Given the failure of time, he clung to the continuity of place, particularly the Dordogne (“All my running has ended here.”), where he lived part of each year and where he went to ask: “How much must fall away before I have nothing?” As he moved toward loss, his poetry gained in metaphoric intensity. There, on the “stiff red soil” of rural France, in “Eternity’s Woods,” nothing grew, “Only mushrooms that came and went, like odorous ghosts.” It gained as well in directness of observation: “When we die we hug the living to us as we never did,/ We notice . . . their quick eyes/ That slide away, seeing more than they intended.”

The last third of the book, in which he contemplates his own onrushing end, makes some of the rest seem almost like rehearsal. The poems on his Aunt Lil’s and his father’s deaths, for example, are interesting, but they are more studied.

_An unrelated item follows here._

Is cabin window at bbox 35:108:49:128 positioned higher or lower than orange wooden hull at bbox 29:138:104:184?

As death welled up around him, he no longer had time for self-consciousness. Narcissism refined itself into something else, and poetry poured out of him. He poses the somber query: “What can that dark flutter/ Of his say to you, his voice thinned/ To pass death’s membrane?” The final poem, “The End Circulates in the Wide Space of Summer” (he died in August, 1984), is a meditation in response. In the fading light, time seems less linear. Echoes of past desire (and of 17th-Century carpe diem poetry) linger, but resound as from the other side of the bourne: “I try to hear what you are telling me,/ But . . ./ That singsong call of young girls/ Jumping rope is death’s nursery rhyme.”

At the very end, he offers this Zenonian paradox: “We talk of God, his mica angels,/ His book of living wormed in rock./ We have what last,/ And the soft perishable mind which doesn’t./ We have the spacious word/ Where nothing begins; and goes on beginning/ As long as we live.”

“Eternity’s Woods” grows in power and beauty as it builds to its melancholy end.